#### Text shown:
— Begin —
Consent education is an important part of combatting rape culture. A fun way to learn about consent is through zines. Here are three consent zines that we think are 100% essential, with links to download PDFs. For an even more extensive list of free zines and resources on consent, see Support Boston’s reading list.



“Support” [Download PDF]

Cindy Crabb opens her Support zine with a personal perspective on healing and community, and an idea that reflects the trajectory of the zine: “In my ideal world, people who weren’t abused would talk to each other and learn from each other ways to support and understand us; their friends + lovers who have particularly complicated bodies and thoughts. and us - we would not have to be so afraid to talk to each other about ways we’ve survived, ways we’ve grown.”

This zine is contributor-based and includes a very wide variety of perspectives from the lens of both supporters of survivors, and of survivors themselves. There is a distinct feeling of community intrinsic to the zine, since so many points-of-view are included and held together by the common themes of support and healing. Another helpful part of the zine is a consent checklist that provides the reader with a framework for reading while connecting ideas about consent and support to personal behaviors. Crabb is successful at making the concept of consent something that the reader actively engages with while reading the zine.

The consent checklist is also a bit in your face and it seems like Crabb is also speaking to normative society as a hole, asking blunt questions like, “Do you think hesitancy is a form of flirting? Are you aware that in some instances it is not?” and “Do you think that if someone dresses in a certain way it makes it ok to objectify them?” So it seems like the author’s voice is coming out in a way that is challenging.  

The zine includes personal anecdotes as well as advice for people dealing with assault. Support includes lots of firsthand accounts from partners and friends of survivors and many of them are extremely honest about the often confusing and sometimes difficult position of being a supporter.

Support is an extremely helpful resource in that it also provides actual tips and advice for supporters and survivors, and this is a major strength of the zine. For instance, Crabb writes of ways to be a good active listener without crossing boundaries of the person who is doing the confiding, and includes multiple essays about the various types of support a survivor may need, and the ways in which a survivor can receive healthy support from friends and family.



“The Revolution Starts At Home” [Download PDF]

Based on a popular zine and republished as a book by South End Press, The Revolution Starts at Home provides essays and accounts addressing interpersonal abuse while offering strategies for healing and accountability. Recognizing foremost that confronting abuse necessitates multiple nodes of analysis, this anthology collects a variety of testimonials and resources, mirrored in its diversity of media, from Q&A-based fact sheets to poetry and critical essays. The strength of this anthology resides in this exhaustive approach, touching on the many intersections between intimate violence and the broad and unwieldy issues of gender politics, criminal justice, race, and ableism.
— End —
#### Records:
— Begin —
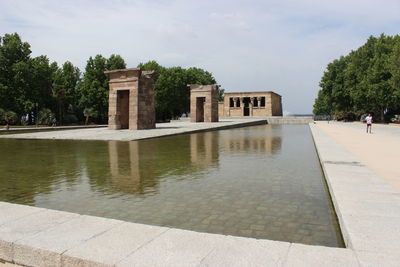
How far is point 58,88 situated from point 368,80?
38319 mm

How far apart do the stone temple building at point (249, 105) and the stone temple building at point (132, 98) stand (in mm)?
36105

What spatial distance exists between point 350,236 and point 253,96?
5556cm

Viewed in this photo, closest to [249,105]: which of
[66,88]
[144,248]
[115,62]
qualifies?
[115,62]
— End —
— Begin —
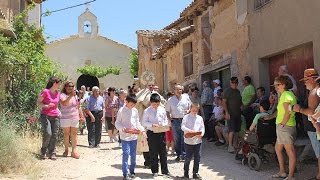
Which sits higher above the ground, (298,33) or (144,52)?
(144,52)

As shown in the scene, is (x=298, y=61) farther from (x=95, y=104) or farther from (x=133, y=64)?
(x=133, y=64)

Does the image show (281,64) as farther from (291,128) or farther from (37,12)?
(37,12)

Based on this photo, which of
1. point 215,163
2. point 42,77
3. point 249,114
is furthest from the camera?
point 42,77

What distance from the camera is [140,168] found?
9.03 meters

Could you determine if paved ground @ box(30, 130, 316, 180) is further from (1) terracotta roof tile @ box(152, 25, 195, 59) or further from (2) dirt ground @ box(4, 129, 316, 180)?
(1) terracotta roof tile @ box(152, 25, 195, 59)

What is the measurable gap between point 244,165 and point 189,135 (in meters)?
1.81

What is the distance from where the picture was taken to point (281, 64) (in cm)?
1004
— End —
— Begin —
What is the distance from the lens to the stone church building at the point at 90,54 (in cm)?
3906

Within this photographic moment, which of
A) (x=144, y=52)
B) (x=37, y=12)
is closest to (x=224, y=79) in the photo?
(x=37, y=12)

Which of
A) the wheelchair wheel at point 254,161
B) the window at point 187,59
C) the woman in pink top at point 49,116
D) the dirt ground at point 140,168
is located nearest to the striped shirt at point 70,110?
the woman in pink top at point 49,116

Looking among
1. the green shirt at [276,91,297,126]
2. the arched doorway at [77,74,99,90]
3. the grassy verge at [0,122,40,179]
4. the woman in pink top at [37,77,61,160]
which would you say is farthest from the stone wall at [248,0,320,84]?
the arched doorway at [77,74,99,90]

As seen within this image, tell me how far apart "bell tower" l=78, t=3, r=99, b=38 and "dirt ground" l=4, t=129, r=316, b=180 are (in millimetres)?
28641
— End —
#### Tasks to carry out:
**1.** In the consent zines text, which publisher republished The Revolution Starts at Home as a book?
**2.** Pick up the consent zines text after its final sentence, continuing in the same voice.

#### Answers in order:
**1.** South End Press

**2.**
Contributors to The Revolution Starts at Home represent an equally impressive range of communities and identities, many of them active in social justice movements and their respective radical ‘scenes’; a running theme among personal accounts is the acknowledgement that abuse continues to occur deep within radical circles, and is just as likely (despite those networks) to go underreported, swept away, or silenced. A number of authors admit to being retroactively surprised or disappointed that their experiences with abuse could both be perpetrated by self-proclaimed queers or feminists and continue to be dismissed or undervalued within their own radical communities.

While The Revolution Starts at Home wisely makes no claims of comprehensive relevance, the stories and strategies coming out of this anthology cover a lot of ground, notable focusing on queer, trans, and POC experiences—accounts which might otherwise be omitted or minimized in other literature about abuse. Peggy Mooner’s “Seeking Asylum” notably addresses one of the systematic omissions in intimate partner violence (IPV) education by describing how people with disabilities can become reliant on their abusers. The Revolution Starts at Home is rife with these kinds of stories, revealing how much work is left to do in terms of understanding and confronting abuse, and initiating a powerful and thoughtful response to the ways it is popularly conceived.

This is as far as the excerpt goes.